Am Samstag waren alle Zuschauer ein bisschen Winter

Wegen des Erfolgs, aber auch nach dieser elektrisierenden Atmosphäre in den tollen Tagen in der Rudi-Sedlmayer-Halle, nur eine halbe Autostunde von ihrer Heimat Seefeld entfernt, ist das Karriereende in weite Ferne gerückt. „Ich will den Zuschauern danke sagen. Es hat unfassbar viel Spaß gemacht, hier zu spielen“, waren ihre ersten Worte mit einem strahlenden Lächeln im Gesicht nach ihrer Halbfinal-Niederlage. „Obwohl das eine sehr bittere Niederlage war, werde ich diese EM in sehr guter Erinnerung behalten. Ich habe noch nicht im Leben in so einer Atmosphäre gespielt.“

Der achte war übrigens der erste Turniertag, an dem ihre sie lautstark anfeuernde Familie, Bruder Ben, Mutter Gabi und Vater Mark, in dem Rund der eigentlichen Basketball-Halle nicht herauszuhören war. Denn an diesem Tag waren die 5.000 Zuschauer alle ein bisschen Winter.

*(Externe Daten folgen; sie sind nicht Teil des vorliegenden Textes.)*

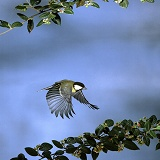 Great Tit flying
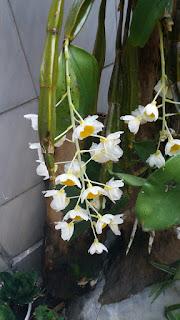 Hoa lan thủy tiên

Mittelham greift am Sonntag nach Gold

Im Endspiel am Sonntag um 14.30 Uhr trifft die Österreicherin Sofia Polcanova auf die nächste Deutsche. Nina Mittelham setzte sich im deutschen Duell mit ihrer langjährigen Berliner Bundesliga-Mannschaftskollegin Xiaona Shan mit 11:3, 5:11, 11:3, 11:6 und 13:11 durch. Für die 25-jährige Europe-Top-16-Siegerin von 2021 ist es schon jetzt der größte Einzel-Erfolg bei kontinentalen Titelkämpfen. Ihr bestes Ergebnis war bislang das Erreichen des Achtelfinals 2018 in Alicante.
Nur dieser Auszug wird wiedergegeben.